### TASK DETAILS
Reproduce each record below in full, word for word, without images.

Collected data
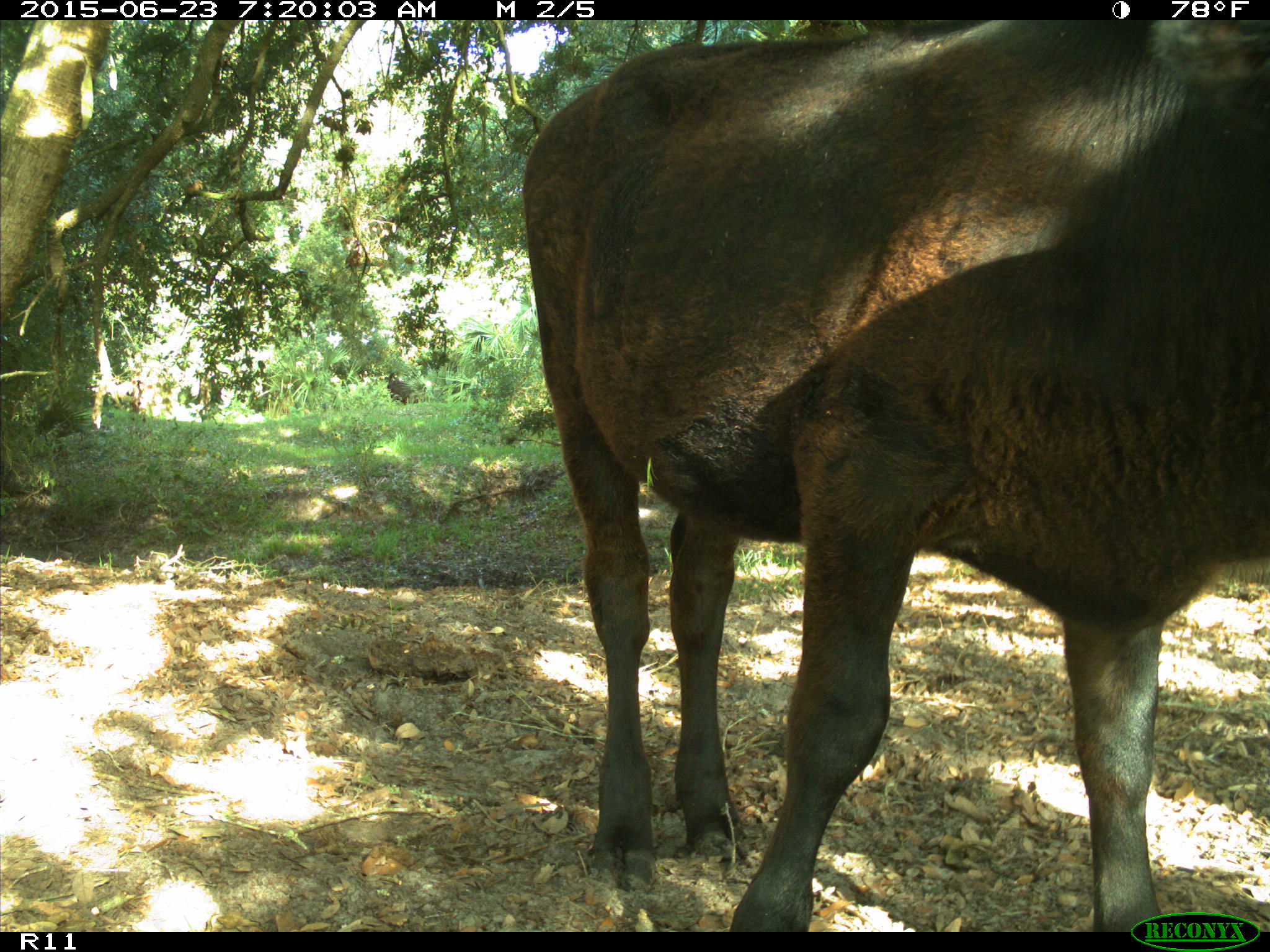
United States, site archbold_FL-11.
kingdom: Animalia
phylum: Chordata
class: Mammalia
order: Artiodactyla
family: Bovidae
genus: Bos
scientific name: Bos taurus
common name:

### TASK ANSWER
United States, site archbold_FL-11.
kingdom: Animalia
phylum: Chordata
class: Mammalia
order: Artiodactyla
family: Bovidae
genus: Bos
scientific name: Bos taurus
common name:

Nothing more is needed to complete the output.